◆ Instrução a:
Resuma em duas frases o trecho sobre os crimes militares extravagantes.

Com a inovação da Lei n. 13.491, de 16 de outubro de 2017, como já se sabe, houve uma ampliação das possibilidades de configuração de crimes militares, naquilo que rotulamos de “crimes militares extravagantes”.

Já se escreveu muito sobre as inquietações que a nova lei nos trouxe. Entre essas inquietações, está a que discute  quais dispositivos de Parte Geral se deve aplicar nos crimes militares extravagantes, se aplicamos os dogmas do Direito Penal comum, de onde parte o tipo penal trasladado para o Direito Castrense, ou se mantemos a fidelidade ao Código Penal Militar nestes casos.

Em avaliação específica, publicada no Observatório da Justiça Militar (https://www.observatoriodajusticamilitar.info/), sustentei a aplicação da Parte Geral do Código Penal Militar.

Nessa construção, deve-se estabelecer uma premissa, estabelecida à luz do que dispõe o art. 12 do CP, segundo o qual as “regras gerais deste Código aplicam-se aos fatos incriminados por lei especial, se esta não dispuser de modo diverso”.

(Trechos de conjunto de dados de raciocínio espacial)
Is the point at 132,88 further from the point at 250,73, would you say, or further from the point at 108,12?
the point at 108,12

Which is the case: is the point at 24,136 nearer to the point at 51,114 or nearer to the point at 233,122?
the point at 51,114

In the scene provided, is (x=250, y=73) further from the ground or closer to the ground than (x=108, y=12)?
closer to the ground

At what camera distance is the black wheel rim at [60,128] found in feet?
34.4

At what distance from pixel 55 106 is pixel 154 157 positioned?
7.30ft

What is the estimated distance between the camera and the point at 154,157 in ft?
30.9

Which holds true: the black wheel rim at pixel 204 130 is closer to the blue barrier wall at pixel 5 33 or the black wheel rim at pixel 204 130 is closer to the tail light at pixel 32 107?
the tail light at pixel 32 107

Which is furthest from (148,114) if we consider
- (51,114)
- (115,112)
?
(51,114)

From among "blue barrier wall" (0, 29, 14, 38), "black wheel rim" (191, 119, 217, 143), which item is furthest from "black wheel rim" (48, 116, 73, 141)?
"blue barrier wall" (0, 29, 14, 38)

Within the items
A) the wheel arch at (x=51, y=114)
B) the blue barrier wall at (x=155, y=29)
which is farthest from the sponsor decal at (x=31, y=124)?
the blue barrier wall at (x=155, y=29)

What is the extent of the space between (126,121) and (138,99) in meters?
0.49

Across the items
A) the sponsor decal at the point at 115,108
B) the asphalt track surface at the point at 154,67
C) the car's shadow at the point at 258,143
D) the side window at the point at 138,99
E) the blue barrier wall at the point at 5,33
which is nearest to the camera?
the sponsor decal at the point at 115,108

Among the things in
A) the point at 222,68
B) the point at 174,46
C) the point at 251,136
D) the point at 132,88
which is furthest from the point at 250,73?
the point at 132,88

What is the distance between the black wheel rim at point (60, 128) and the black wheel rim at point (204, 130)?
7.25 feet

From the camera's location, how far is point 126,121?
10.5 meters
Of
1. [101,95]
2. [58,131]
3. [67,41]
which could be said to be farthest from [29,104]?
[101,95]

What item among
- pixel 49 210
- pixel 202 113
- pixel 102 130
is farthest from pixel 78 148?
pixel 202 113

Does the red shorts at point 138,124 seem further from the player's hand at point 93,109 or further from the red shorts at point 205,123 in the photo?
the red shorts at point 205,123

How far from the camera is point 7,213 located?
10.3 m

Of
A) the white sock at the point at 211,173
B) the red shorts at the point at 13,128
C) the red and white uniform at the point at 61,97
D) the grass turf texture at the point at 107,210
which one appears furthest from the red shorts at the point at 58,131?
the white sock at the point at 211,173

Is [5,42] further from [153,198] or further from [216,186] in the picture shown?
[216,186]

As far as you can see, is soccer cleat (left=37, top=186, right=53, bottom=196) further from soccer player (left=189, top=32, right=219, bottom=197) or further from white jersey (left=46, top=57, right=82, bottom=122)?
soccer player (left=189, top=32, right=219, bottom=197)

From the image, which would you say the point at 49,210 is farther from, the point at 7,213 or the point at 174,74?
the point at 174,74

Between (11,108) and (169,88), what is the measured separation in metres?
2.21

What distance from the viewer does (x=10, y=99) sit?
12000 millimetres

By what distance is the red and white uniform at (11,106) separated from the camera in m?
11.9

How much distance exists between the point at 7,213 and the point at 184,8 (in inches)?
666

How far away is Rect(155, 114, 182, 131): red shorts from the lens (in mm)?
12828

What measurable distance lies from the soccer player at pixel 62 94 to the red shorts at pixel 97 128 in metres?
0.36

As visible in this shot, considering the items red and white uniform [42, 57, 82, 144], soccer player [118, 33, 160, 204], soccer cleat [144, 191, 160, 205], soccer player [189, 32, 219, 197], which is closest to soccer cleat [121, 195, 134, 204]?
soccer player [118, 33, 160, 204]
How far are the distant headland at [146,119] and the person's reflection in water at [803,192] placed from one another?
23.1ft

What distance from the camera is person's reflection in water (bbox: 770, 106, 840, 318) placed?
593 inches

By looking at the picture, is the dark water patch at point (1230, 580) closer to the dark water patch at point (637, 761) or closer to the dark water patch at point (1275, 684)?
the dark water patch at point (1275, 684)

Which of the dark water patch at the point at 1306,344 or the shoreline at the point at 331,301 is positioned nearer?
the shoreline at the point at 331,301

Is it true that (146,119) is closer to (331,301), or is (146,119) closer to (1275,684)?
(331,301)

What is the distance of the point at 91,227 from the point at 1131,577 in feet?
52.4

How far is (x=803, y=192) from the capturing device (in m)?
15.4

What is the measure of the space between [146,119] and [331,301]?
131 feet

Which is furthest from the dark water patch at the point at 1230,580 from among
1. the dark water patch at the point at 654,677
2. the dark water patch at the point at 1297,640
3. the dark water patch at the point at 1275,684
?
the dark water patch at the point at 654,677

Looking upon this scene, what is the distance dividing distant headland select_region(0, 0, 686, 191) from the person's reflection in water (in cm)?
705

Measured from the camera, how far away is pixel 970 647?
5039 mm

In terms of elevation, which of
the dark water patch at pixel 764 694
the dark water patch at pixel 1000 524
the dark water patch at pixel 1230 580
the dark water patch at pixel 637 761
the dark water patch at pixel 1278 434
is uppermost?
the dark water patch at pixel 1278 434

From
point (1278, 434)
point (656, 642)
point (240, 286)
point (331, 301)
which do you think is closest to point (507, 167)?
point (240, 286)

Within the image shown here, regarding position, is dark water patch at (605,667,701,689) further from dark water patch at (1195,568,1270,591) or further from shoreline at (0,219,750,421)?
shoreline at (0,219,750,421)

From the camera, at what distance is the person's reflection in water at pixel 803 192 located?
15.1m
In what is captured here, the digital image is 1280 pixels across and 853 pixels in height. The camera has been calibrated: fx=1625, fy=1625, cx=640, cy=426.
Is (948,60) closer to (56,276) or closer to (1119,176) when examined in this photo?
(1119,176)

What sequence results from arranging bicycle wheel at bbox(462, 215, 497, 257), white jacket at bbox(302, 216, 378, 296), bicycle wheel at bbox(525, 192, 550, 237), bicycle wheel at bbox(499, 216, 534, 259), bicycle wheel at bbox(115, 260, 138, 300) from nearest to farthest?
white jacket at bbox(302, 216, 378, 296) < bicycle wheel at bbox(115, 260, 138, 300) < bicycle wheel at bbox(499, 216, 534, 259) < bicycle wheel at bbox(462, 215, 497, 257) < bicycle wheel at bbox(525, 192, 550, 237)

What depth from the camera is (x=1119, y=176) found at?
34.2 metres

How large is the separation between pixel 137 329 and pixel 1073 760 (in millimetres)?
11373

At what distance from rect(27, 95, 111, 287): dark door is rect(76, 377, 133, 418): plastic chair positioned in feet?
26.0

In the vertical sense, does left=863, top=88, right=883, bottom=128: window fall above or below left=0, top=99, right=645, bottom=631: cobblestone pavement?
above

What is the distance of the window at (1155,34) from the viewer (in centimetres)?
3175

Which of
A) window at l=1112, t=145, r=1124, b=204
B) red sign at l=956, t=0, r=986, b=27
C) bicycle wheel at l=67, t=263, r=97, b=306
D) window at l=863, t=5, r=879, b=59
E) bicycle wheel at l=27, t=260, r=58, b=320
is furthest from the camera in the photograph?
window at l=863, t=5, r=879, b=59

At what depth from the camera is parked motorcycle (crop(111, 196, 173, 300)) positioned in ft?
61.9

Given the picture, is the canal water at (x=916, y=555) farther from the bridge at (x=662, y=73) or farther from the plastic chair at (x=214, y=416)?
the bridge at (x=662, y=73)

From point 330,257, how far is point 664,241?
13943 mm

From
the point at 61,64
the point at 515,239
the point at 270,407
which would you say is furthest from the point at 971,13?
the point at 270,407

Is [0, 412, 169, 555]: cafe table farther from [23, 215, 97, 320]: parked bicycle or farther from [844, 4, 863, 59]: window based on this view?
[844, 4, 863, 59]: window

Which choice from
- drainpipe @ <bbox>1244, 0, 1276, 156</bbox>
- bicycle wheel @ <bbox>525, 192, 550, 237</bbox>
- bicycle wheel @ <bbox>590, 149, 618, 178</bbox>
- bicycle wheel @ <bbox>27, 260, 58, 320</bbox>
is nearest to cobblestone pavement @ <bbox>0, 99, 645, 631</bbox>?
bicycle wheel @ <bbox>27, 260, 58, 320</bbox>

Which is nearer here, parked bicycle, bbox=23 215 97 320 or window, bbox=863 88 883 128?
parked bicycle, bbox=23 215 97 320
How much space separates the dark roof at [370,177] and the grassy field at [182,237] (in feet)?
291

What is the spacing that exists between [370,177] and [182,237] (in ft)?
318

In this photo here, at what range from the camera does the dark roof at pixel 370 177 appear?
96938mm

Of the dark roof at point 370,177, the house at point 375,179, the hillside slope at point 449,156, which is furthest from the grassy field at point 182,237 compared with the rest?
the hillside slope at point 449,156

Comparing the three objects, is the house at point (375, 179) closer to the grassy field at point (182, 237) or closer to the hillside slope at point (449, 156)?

◆ Instrução b:
Conte quantas linhas das entradas contêm a palavra "headland", levando em conta a diferença entre maiúsculas e minúsculas, e informe só o número.

◆ Resposta completa a:
A Lei n. 13.491, de 16 de outubro de 2017, ampliou as possibilidades de configuração de crimes militares, os chamados “crimes militares extravagantes”. Uma das inquietações que ela trouxe é se a esses crimes se aplicam os dogmas do Direito Penal comum ou a Parte Geral do Código Penal Militar, e uma avaliação publicada no Observatório da Justiça Militar sustentou a aplicação da Parte Geral do Código Penal Militar, partindo de uma premissa fundada no art. 12 do CP.

◆ Resposta completa b:
2